With their carved shapes, myriad sizes, and soft, warm colors, seashells are a no-brainer for coastal landscapes but also bring a bit of the beach to even the most landlocked gardens.
Why it works
The right mulch can connect the plant to its container. Tumbled shells like this beach ivory marry the oversize clamshell to its dune grass planting, but any shells (found or bought) would do.
Best combos
Try breezy plants like Northern sea oats, lilyturf, Japanese blood grass, or feather grass.
Crushed glass
Shimmering chips of recycled glass—edges smoothed for safety— come in many sizes and a rainbow of colors.
Why it works
Mixing-and-matching the tones of your mulch to the hue of your container adds visual punch. We used Sunshine mix and Blue and Clear Crystal chips to complement our yellow pot.
Best combos
We like modern, clean-lined containers and plants like this red-leafed cordyline or bamboo, palms, or flax.
Pinecones
Pinecones in varying sizes and shapes have a put-there-by-nature look. They decompose quickly and require a second mulching later in the season.
Why it works
An old hollowed-out tree stump or a container that blends with nature, such as our pot made of cork, looks at home with this mulch.
Best combos
Match rustic and faux bois (imitation wood) containers with shade-loving plants, woodsy plants like toad lily and lady’s mantle, or ferns.

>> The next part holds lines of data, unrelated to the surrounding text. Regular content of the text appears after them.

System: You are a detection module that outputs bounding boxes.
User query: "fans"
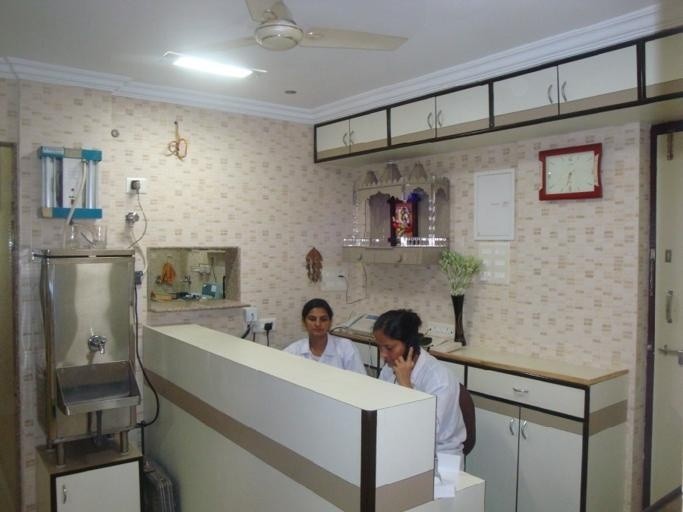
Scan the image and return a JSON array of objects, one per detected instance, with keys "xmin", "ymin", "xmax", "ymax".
[{"xmin": 180, "ymin": 0, "xmax": 409, "ymax": 52}]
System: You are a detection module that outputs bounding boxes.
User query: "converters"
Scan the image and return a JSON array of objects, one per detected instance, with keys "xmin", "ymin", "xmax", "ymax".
[{"xmin": 264, "ymin": 322, "xmax": 272, "ymax": 332}]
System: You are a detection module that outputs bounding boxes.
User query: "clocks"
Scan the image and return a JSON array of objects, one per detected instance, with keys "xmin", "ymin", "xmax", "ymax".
[{"xmin": 538, "ymin": 142, "xmax": 604, "ymax": 201}]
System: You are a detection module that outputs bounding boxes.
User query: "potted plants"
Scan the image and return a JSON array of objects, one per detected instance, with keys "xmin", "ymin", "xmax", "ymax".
[{"xmin": 437, "ymin": 246, "xmax": 481, "ymax": 346}]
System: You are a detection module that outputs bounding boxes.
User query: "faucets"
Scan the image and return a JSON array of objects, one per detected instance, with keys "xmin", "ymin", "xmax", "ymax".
[{"xmin": 88, "ymin": 336, "xmax": 106, "ymax": 354}]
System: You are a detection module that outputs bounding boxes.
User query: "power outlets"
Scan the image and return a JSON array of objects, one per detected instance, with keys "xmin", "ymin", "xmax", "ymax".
[
  {"xmin": 126, "ymin": 177, "xmax": 148, "ymax": 194},
  {"xmin": 252, "ymin": 317, "xmax": 276, "ymax": 333}
]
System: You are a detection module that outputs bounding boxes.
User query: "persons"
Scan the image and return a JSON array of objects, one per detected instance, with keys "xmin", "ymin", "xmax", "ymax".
[
  {"xmin": 372, "ymin": 307, "xmax": 467, "ymax": 471},
  {"xmin": 280, "ymin": 297, "xmax": 366, "ymax": 375},
  {"xmin": 396, "ymin": 207, "xmax": 409, "ymax": 238}
]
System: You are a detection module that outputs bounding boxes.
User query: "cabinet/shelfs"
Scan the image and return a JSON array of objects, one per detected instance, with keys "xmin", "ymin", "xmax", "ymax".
[
  {"xmin": 641, "ymin": 25, "xmax": 682, "ymax": 122},
  {"xmin": 35, "ymin": 435, "xmax": 144, "ymax": 512},
  {"xmin": 314, "ymin": 105, "xmax": 389, "ymax": 168},
  {"xmin": 389, "ymin": 79, "xmax": 491, "ymax": 163},
  {"xmin": 352, "ymin": 340, "xmax": 465, "ymax": 400},
  {"xmin": 491, "ymin": 38, "xmax": 642, "ymax": 147},
  {"xmin": 465, "ymin": 366, "xmax": 628, "ymax": 511}
]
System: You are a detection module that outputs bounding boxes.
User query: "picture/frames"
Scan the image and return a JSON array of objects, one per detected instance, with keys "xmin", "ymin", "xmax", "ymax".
[
  {"xmin": 473, "ymin": 167, "xmax": 517, "ymax": 241},
  {"xmin": 387, "ymin": 192, "xmax": 421, "ymax": 248}
]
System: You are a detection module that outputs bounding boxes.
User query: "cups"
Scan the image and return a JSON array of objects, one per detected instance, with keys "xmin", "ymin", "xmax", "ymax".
[
  {"xmin": 92, "ymin": 225, "xmax": 106, "ymax": 249},
  {"xmin": 66, "ymin": 225, "xmax": 80, "ymax": 250}
]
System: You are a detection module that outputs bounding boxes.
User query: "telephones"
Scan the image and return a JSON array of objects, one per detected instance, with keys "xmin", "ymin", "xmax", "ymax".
[
  {"xmin": 344, "ymin": 311, "xmax": 380, "ymax": 334},
  {"xmin": 429, "ymin": 338, "xmax": 462, "ymax": 353},
  {"xmin": 403, "ymin": 334, "xmax": 423, "ymax": 368}
]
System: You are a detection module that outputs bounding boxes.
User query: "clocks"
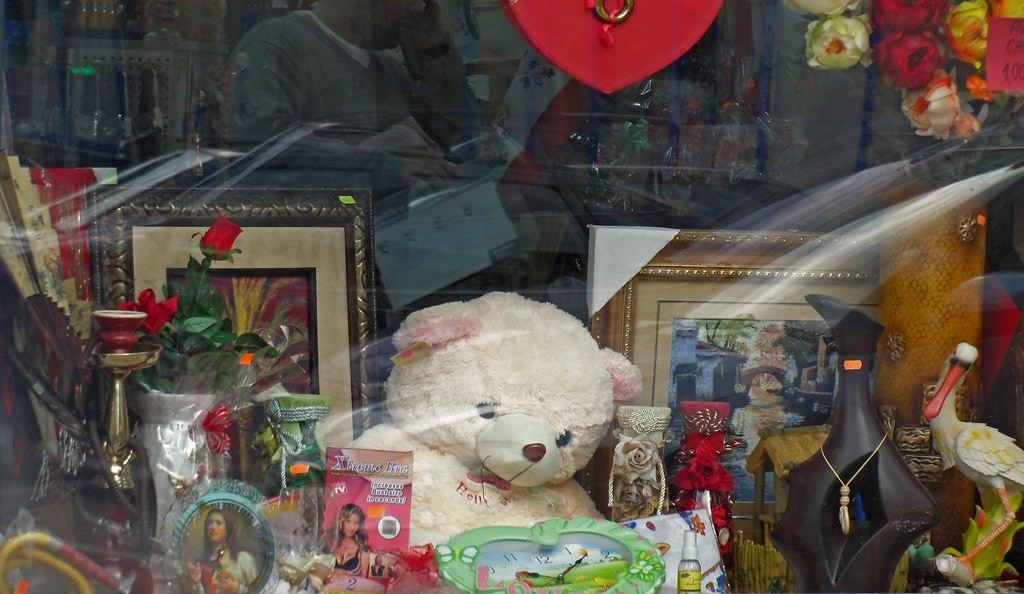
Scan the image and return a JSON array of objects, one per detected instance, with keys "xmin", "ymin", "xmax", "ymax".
[{"xmin": 431, "ymin": 516, "xmax": 666, "ymax": 594}]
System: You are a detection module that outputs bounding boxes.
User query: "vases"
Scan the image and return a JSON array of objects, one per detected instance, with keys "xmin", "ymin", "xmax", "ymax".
[{"xmin": 126, "ymin": 391, "xmax": 229, "ymax": 553}]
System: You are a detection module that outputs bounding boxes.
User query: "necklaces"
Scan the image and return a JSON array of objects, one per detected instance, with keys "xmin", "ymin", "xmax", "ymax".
[{"xmin": 820, "ymin": 431, "xmax": 888, "ymax": 535}]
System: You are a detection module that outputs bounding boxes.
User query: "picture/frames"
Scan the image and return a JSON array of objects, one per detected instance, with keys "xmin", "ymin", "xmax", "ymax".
[
  {"xmin": 586, "ymin": 221, "xmax": 880, "ymax": 547},
  {"xmin": 88, "ymin": 183, "xmax": 378, "ymax": 496}
]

**Two Blonds idea: You can also use the balls from a Sweetgum tree!! They are a great deterrent to kitties who like to play in your plants.
Glass marbles
These marbles, made from recycled glass, add a smooth touch to any planting.
Why it works
Matching the shade of the plant to the color of the mulch finishes the look. Cool, sleek, and modern, silver- and gray-leafed plants are sophisticated spiking above or spilling over watery aqua-toned marbles.
Best combos
Pair pale-colored containers with silvery blue-gray plants like the blue oat grass and Dichondra ‘Silver Falls’ shown here.
Succulents
In addition to the pretty factor, living mulches, such as succulents, keep the roots of other plants cool by providing tightly knit shade on the soil’s surface.
Why it works
Function meets style—both this copper beech tree and the hens and chicks underneath have pale green leaves kissed with red.
Best combos
Succulents love containers that hold the heat (like metal tubs). Other plants that like it on the dry side: rosemary, salvia, moss, and thyme.
2 comments:
Now those were some really innovative choices for mulch. Here in Northeast US we use regular hardwood dyed mulch which works pretty well.
For most of my adult life I've lived in country settings. We used the leaf mulch, pine cones and whatever else we could find to make flower pots and beds retain moisture. I had never even seen dyed bark mulch until I moved into the city!!!